Édouard Glissant — c’est par l’imaginaire que nous gagnerons à fond sur les dérélictions…
« Nous ne voyons pas toujours et le plus souvent nous tâchons à ne pas voir, la misère du monde, celle des forets du Rwanda et des rues de New-York, celle des ateliers clandestins d’Asie où les enfants ne grandissent pas et celle des hauteurs silencieuses des Andes, et celle de tous les lieux d’abaissement, de dégradation et de prostitution, et combien d’autres qui fulgurent au-devant de nos yeux écarquillés, mais nous ne pouvons pas ne pas admettre que cela fait un bruit, une rumeur inlassable que nous mélangeons sans savoir à la petite musique mécanique et serinante de nos progrès et de nos dérivages.
Chacun a ses raisons d’aller à cette écoute du monde et ces manières différentes servent à changer ce bruit du monde que tous en même nous entendons ici-là.
Et ces raisons, que nous avons arrachées en une difficile passion d’écrire et de créer,de vivre et de lutter, deviennent aujourd’hui pour nous des lieux communs que nous apprenons à partager; mais lieux communs précieux: contre les dérèglements des machines identitaires dont nous sommes si souvent la proie, comme par exemple du droit du sang, de la pureté de la race, de l’intégralité, sinon de l’intégrité du dogme.
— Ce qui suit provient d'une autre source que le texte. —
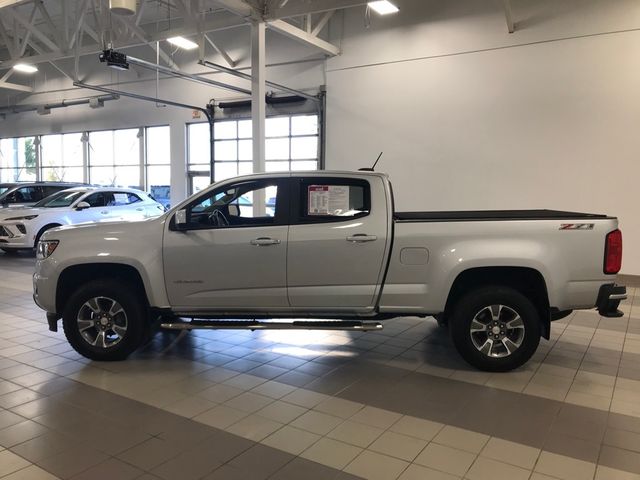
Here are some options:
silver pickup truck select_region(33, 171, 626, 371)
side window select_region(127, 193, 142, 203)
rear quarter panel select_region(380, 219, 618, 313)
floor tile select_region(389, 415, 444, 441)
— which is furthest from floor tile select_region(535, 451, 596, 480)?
side window select_region(127, 193, 142, 203)

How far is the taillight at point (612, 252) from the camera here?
14.7ft

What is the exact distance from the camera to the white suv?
1204 centimetres

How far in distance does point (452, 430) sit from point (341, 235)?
1905 millimetres

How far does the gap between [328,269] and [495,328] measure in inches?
64.1

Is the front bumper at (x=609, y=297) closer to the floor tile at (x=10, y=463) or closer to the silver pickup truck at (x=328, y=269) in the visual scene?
the silver pickup truck at (x=328, y=269)

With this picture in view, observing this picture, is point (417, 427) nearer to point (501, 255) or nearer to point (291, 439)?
point (291, 439)

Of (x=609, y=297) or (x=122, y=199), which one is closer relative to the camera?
(x=609, y=297)

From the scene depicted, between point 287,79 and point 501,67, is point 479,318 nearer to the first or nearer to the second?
point 501,67

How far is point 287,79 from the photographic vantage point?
15.0 metres

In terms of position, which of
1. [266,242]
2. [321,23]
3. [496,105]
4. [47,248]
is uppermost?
[321,23]

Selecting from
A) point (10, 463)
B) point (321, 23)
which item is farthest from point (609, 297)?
point (321, 23)

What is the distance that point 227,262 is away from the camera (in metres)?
4.84

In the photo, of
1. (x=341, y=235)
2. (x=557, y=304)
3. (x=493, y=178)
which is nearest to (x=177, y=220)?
(x=341, y=235)

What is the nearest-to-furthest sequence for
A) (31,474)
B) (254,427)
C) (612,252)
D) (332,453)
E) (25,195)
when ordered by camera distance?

Nos lieux communs, s’ils ne sont aujourd’hui d’aucune efficacité contre les oppressions concrètes qui stupéfient le monde, se tiennent pourtant capables de changer l’imaginaire des humanités: c’est par l’imaginaire que nous gagnerons à fond sur ces dérélictions qui nous frappent, tout autant qu’il nous aide déjà, dérivant nos sensibilités ,à les combattre. »
Édouard Glissant, Traité du Tout-Monde, p18.